Kick-ass #1 is the elephant in the room. Any superhero fanboy (like me) that doesn't admit to daydreaming about becoming a superhero himself is a liar. Maybe he doesn't go so far as to design his own costume and plot his criminal surveillance (like me), but the modern superhero genre was founded on the premise of people becoming more than they really are, from training one's body and mind to its pinnacle to evolving thanks to a radioactive spider bite. (That the genre began with not a man but an alien disguised as a human is the ultimate irony, as if the superhero concept actually began in reverse to its true social significance.) To couple these fantastic narratives with the vivid imagery characteristic of comic books is escapism in its most perfect form, for while comics aren't as perpetual as film, they still drop the audience into the middle of the action, allowing for that space between panels to inspire more adventure and a sense of time and perspective, if the reader so chooses. Who could read a comic book and not want to fly alongside the Human Torch, or explore Earth's underbelly with Hellboy, or leap rooftop to rooftop with Shadowhawk?

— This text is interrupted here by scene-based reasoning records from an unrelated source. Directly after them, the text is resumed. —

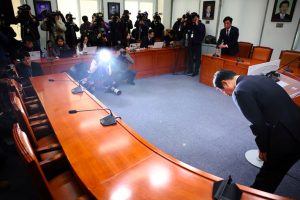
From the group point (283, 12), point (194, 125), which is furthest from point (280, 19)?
point (194, 125)

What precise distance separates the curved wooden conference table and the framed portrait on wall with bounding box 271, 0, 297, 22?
5548 millimetres

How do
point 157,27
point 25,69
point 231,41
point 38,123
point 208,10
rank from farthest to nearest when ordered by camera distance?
point 208,10 < point 157,27 < point 231,41 < point 25,69 < point 38,123

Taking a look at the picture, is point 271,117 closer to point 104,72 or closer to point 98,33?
point 104,72

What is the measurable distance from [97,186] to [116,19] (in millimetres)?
5970

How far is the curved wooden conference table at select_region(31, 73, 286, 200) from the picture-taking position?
1.21m

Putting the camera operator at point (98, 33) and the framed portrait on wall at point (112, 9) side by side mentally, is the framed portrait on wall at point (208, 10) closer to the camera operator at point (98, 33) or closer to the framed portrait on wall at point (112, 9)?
the framed portrait on wall at point (112, 9)

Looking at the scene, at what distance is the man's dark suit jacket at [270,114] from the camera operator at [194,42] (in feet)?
14.6

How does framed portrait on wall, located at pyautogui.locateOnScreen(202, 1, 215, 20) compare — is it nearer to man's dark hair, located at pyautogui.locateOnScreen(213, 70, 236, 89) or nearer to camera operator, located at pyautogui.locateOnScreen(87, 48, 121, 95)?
camera operator, located at pyautogui.locateOnScreen(87, 48, 121, 95)

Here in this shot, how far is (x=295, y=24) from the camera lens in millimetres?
5270

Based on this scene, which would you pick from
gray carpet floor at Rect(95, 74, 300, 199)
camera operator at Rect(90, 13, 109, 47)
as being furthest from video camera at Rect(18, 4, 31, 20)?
gray carpet floor at Rect(95, 74, 300, 199)

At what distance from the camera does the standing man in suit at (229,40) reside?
489 centimetres

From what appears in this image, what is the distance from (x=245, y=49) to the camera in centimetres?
514

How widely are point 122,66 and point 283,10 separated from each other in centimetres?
433

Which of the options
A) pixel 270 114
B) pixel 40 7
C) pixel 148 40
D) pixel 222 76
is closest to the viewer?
pixel 270 114
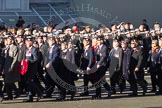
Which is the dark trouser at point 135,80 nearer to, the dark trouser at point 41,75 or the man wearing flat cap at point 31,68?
the dark trouser at point 41,75

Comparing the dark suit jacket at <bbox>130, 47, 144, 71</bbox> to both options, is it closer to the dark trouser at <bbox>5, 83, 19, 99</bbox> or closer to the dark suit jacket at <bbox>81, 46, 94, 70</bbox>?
the dark suit jacket at <bbox>81, 46, 94, 70</bbox>

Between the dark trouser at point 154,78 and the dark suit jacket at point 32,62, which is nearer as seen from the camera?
Answer: the dark suit jacket at point 32,62

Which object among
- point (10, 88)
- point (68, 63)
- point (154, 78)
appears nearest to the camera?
point (10, 88)

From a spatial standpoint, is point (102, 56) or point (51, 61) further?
point (102, 56)

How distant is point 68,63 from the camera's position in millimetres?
15531

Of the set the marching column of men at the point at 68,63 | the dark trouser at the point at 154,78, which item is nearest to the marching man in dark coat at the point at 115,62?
the marching column of men at the point at 68,63

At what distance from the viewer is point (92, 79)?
15766mm

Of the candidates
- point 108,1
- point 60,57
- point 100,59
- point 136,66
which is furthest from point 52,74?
point 108,1

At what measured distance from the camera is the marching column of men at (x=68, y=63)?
588 inches

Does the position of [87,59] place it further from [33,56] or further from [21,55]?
[21,55]

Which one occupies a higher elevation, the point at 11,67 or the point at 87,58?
the point at 87,58

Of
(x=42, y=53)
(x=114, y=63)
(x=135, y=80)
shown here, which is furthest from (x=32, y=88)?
(x=135, y=80)

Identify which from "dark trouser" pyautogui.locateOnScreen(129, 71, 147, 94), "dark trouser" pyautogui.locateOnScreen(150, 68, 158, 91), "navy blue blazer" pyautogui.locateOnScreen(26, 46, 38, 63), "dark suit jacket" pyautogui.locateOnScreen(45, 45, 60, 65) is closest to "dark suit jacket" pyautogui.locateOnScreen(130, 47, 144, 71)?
"dark trouser" pyautogui.locateOnScreen(129, 71, 147, 94)

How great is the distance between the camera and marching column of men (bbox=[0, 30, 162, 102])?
1493 cm
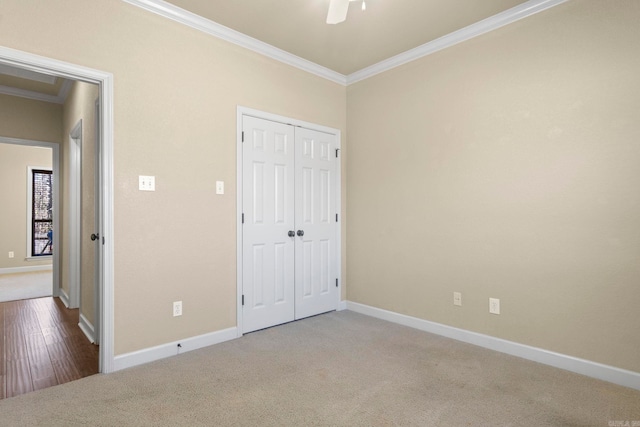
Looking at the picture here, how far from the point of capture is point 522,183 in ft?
9.08

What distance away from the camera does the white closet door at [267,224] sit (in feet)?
10.8

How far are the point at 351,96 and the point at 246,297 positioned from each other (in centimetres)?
260

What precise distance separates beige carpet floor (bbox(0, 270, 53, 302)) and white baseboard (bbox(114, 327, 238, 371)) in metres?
3.50

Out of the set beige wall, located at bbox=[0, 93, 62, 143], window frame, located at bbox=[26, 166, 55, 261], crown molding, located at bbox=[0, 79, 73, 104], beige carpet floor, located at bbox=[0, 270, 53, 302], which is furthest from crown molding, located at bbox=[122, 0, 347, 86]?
window frame, located at bbox=[26, 166, 55, 261]

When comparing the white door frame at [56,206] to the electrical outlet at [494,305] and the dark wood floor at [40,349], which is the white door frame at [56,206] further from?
the electrical outlet at [494,305]

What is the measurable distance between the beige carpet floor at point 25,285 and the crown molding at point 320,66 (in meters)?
4.53

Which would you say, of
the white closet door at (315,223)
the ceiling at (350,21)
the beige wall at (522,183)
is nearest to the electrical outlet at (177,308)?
the white closet door at (315,223)

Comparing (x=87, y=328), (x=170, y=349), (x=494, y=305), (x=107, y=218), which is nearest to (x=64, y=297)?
(x=87, y=328)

So Kick-ass makes it happen. Just as Hamlet adopted the "play within a play" motif, or Seinfeld boasted "a show about nothing in a show about nothing" subplot, so too Kick-ass envisions an escapist fantasy within an escapist fantasy. Dave Lizewski insists that he's a regular high school -- he likes Scrubs and the Goo Goo Dolls, he fantasizes about his moderately attractive but irresistibly dominating biology teacher, and he is an old child raised by a single, hard-working father, since his mother died of an aneurysm. He and his friends like comics, too, and they swear like sailors. So, toss all of these incredibly mundane, relatively commonplace elements into the blender that is the adolescent mind via Mark Millar and John Romita, Jr., and we get a kid that buys a wet suit and walks on rooftops.

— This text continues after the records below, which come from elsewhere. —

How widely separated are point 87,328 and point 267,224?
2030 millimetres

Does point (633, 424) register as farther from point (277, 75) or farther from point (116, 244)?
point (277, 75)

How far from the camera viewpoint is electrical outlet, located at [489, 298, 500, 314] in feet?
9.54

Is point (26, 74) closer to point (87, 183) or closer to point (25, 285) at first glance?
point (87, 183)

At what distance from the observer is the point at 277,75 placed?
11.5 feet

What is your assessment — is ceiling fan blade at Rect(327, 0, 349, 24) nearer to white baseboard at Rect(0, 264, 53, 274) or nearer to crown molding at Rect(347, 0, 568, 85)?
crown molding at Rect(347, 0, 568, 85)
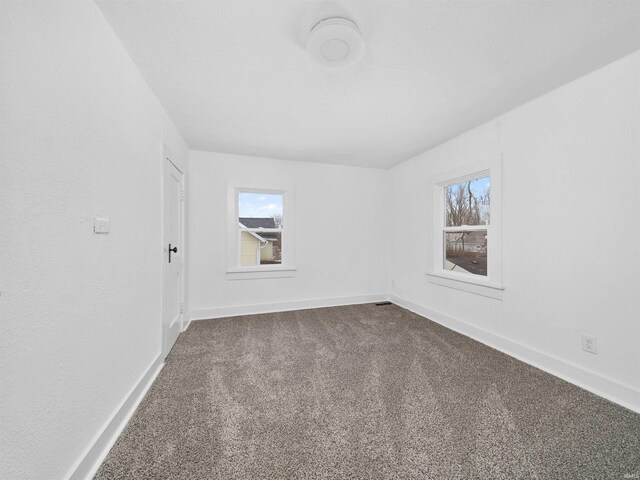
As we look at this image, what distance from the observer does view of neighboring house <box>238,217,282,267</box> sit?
4047mm

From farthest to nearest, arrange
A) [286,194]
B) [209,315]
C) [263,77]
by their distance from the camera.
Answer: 1. [286,194]
2. [209,315]
3. [263,77]

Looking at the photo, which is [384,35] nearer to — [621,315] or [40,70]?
[40,70]

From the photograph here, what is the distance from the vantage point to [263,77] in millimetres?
2016

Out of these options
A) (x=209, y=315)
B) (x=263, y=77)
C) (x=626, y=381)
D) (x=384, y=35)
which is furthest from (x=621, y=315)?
(x=209, y=315)

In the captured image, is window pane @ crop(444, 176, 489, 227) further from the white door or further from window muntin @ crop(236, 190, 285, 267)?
the white door

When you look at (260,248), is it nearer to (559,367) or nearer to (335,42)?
(335,42)

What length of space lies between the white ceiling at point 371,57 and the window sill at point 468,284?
174 cm

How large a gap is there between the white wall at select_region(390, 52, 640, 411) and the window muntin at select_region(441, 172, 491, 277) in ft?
1.17

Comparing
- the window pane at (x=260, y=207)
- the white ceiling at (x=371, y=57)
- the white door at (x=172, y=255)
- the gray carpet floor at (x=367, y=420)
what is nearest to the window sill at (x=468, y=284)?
the gray carpet floor at (x=367, y=420)

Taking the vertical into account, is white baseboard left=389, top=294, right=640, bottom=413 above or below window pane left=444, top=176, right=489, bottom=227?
below

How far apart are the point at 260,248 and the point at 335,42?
3.09 metres

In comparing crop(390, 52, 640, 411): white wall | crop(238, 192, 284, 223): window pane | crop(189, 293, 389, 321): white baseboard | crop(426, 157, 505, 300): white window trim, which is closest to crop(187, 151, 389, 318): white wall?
crop(189, 293, 389, 321): white baseboard

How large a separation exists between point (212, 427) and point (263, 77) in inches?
95.4

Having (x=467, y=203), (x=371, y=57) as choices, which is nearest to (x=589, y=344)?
(x=467, y=203)
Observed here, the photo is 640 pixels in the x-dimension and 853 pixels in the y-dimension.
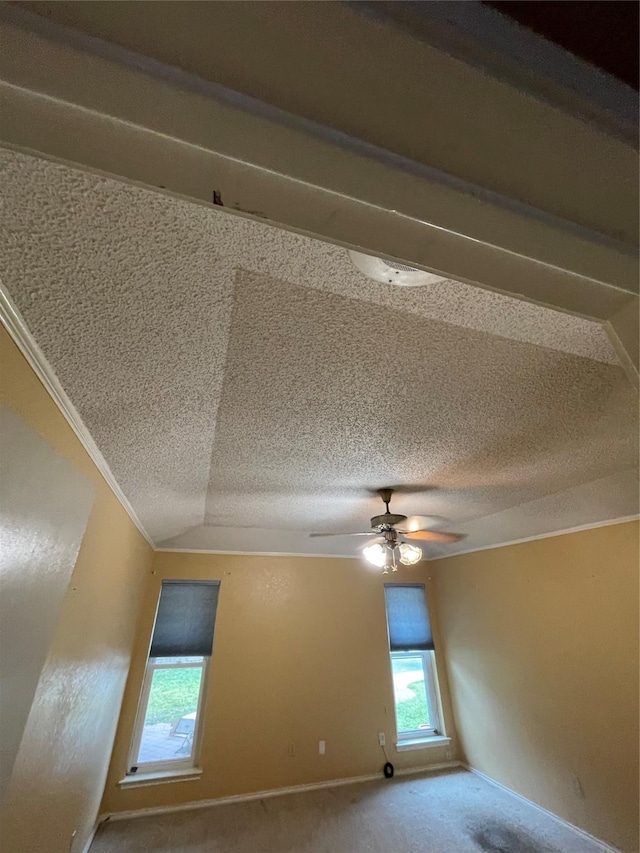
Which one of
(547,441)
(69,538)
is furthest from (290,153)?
(547,441)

So where does the "kick ass" part come in? How 'bout when our young hero finally decides to engage the enemy, who is, in this case, some kids spraypainting the side of a building. For a few panels, I actually thought Lizewski was going to pull it off, that his self-fueled training and high protein diet would result in the skills necessary to take down three seemingly harmless punks. The knife to his gut, and the hit-and-run driver that smacked his already bloody frame across the street, quickly brought me back down to Earth. We already know that Dave will survive these injuries and experience further adventures, since this issue begins with a grim look into his crimefighting future, but these final seven pages do more harm to this series' title character than some superheroes experience in years' worth of stories.

For which I'm a little grateful, in case some kid picked up this book because of its eye-catching name and almost perceived it as a how-to guide for adolescent vigilantism.

So, yes, Millar tells an incredible story, though with a tagline like the one on this issue's cover, he has a little bit more work to do: "The Greatest Superhero Book of All Time is Finally Here!" John Romita, Jr., fresh from his stint on World War Hulk, is in incredible form, and Tom Palmer's inks capture Romita's characteristic cross-hatching, depth, and detail just as capably as longtime collaborator Klaus Janson. (Romita is obviously at his best when he shares a creative investment in the series, i.e. The Gray Area.) Heck, Romita has made his mark on almost all of Marvel's superhero stable, so it makes sense that he finally draws us, the fans, projected into the form of this Dave Lizewski kid. I couldn't help but notice Dean White's colors, too -- his work has a watercolor quality to it, creating a dreamy, almost filtered essence to every page. The hues are realistic and rich, yet also ethereal, as if this is the escapist fantasy we've all been having all along.

Well, except for the part where Kick-ass gets his ass kicked. At the end of my superhero fantasy I make out with the chick from church camp and get home in time for dinner. That wouldn't make much a comic, though, would it? Besides, without Millar's twist of the real world ramifications of superhero vigilantism, Kick-ass #1 would just be a comic we've all seen before anyway. In our own mind's eye.

C'mon . . . you know it's true!

1 comment:

Trinity said...

I loved this book and was sad when it ended. I agree that it is good that he didn't succeed in his first attempt but from the start(the crazy guy jumping off the building) to the end(legs broken, perv in a suit, My dads gonna kill me), I couldn't find anything wrong with this book.

The idea that he isn't the last hero also ads a bit of intrigue that I want to see developed.